▶ _DOCUMENT SEGMENT_
* * * * *
The relevant requirements have been introduced In a public notice dated 27 January 2022 and a public announcement on the URA’s website on 22 April 2022.
UGANDA: Budget 2022/23 announces amendments to tax laws
The Minister of Finance, Planning, and Economic Development announced various amendments to tax legislation in the 2022/23 Budget which were included in the Income Tax (Amendment) Act 2022, the Tax Procedures Code (Amendment) Act 2022, the Stamp Duty (Amendment) Act 2022, and the VAT (Amendment) Act.
Otherwise indicated, the following amendments apply with effect from 1 July 2022:
- reversal of the 2021 amendment relating to rental income tax which allowed 75% of the rental income as expenditure and losses incurred by a person in the production of such income. This applied to both individuals and companies and the applicable tax rate was 30%. As of 1 July 2022, the rental tax applicable to an individual or partnership is 12% of the rental income in excess of UGX2 820 000;
- allowing all expenditures and losses incurred in the production of rental income by companies as deductible expenses. The allowable deductions are, however, capped at 50% of the rental income for that year of income and any excess may be carried forward to the subsequent year of income. The rate applicable to companies is 30%;
- amending the definition of “beneficial owner”;
- exempting research institutions whose objective is not to make a profit from tax;
- extending the tax holiday for the Bujagali Hydro Power Project for one year from 2022-2023. The Income Tax (Amendment) had earlier proposed a period of five years from 2022 to 2027;
- clarifying that income derived from the carriage of passengers who do not embark or cargo or mail that is not embarked in Uganda is not income derived from a Ugandan-source service contract;
- adding the International Development Law Organisation to the list of tax exempted institutions;
- repealing the exemption from VAT on imported services that are used by businesses in making exempt supplies, an exemption from VAT on items such as certain assistive devices for persons with disabilities, supply of airport user services charged by the Civil Aviation Authority, and a provision for equal treatment of supplies of educational materials from the East Africa Community partner states;
- extending the list of VAT-exempt supplies to include oxygen cylinders or oxygen for medical use, assistive devices for persons with disabilities, and airport user services charged by the Civil Aviation Authority;
- zero-rating the supply of educational materials including educational materials manufactured in a Partner State of the East African Community;
- allowing the cash basis accounting method for persons supplying goods or services to the government;
- repealing the VAT exemption on imported services used in the provision of an exempt supply;
- introducing fines and imprisonment for a term not exceeding 10 years for a person who fails to file an information return and/or fails to maintain records for the automatic exchange of information, who makes false or misleading statements in the information return, and who makes omissions from a statement made in the information;
- requiring persons engaged in the construction or extractive industry to disclose to the URA the names of the persons contracted in the course of performance of duties or business within 7 days from the date of signing the contract, subject to the imposition of a penalty; and
- imposing a fine not exceeding UGX30-million or imprisonment not exceeding 10 years or both a taxpayer/person who:
- fails to use electronic receipting or invoicing or fails to employ an electronic fiscal device;
- forges or is found in possession of a forged electronic receipt or invoice; or
- interferes with the software or hardware of an electronic fiscal device or electronic dispensing control device.
* * * * *
▶ _MATERIAL SUPPLIED_
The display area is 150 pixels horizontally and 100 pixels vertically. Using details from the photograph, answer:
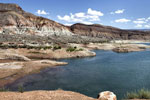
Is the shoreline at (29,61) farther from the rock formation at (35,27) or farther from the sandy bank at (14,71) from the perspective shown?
the rock formation at (35,27)

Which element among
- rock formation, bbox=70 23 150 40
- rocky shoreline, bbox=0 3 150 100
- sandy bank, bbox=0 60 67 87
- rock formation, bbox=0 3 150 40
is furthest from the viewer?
rock formation, bbox=70 23 150 40

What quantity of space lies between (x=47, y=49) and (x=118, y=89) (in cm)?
3393

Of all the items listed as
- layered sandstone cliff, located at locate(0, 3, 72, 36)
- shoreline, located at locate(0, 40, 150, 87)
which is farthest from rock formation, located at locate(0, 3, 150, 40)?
shoreline, located at locate(0, 40, 150, 87)

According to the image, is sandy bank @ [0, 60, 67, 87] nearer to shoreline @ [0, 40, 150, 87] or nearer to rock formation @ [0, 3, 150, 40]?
shoreline @ [0, 40, 150, 87]

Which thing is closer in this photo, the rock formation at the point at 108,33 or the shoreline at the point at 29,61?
the shoreline at the point at 29,61

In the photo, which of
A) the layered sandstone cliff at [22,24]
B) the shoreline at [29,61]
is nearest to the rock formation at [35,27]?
the layered sandstone cliff at [22,24]

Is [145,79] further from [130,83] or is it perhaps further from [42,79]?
[42,79]

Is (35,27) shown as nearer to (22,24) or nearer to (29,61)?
(22,24)

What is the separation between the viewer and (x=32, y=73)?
25.2 metres

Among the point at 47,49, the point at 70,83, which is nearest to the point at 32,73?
the point at 70,83

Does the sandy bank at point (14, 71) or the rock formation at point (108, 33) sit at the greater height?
the rock formation at point (108, 33)

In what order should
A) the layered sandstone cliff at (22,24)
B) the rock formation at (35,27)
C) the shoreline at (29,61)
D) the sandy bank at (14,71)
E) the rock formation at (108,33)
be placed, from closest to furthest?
1. the sandy bank at (14,71)
2. the shoreline at (29,61)
3. the layered sandstone cliff at (22,24)
4. the rock formation at (35,27)
5. the rock formation at (108,33)

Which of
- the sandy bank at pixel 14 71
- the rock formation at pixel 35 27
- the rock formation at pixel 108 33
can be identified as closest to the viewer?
the sandy bank at pixel 14 71

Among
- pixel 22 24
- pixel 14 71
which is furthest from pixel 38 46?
pixel 22 24
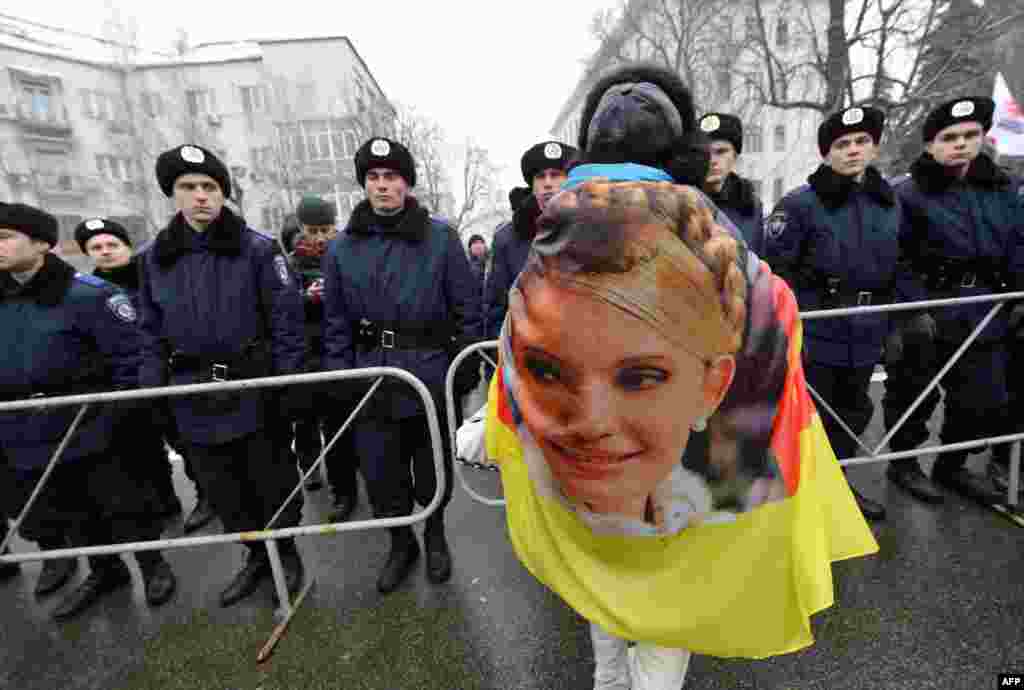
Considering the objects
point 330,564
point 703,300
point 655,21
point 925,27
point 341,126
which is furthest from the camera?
* * * * *
▶ _GOAL OF THE EXERCISE_
Repeat the Uganda budget passage word for word from "UGANDA: Budget 2022/23" to "VAT (Amendment) Act.". The rows are separate material and have nothing to do with the Uganda budget passage.

▶ _ANSWER SPACE_
UGANDA: Budget 2022/23 announces amendments to tax laws
The Minister of Finance, Planning, and Economic Development announced various amendments to tax legislation in the 2022/23 Budget which were included in the Income Tax (Amendment) Act 2022, the Tax Procedures Code (Amendment) Act 2022, the Stamp Duty (Amendment) Act 2022, and the VAT (Amendment) Act.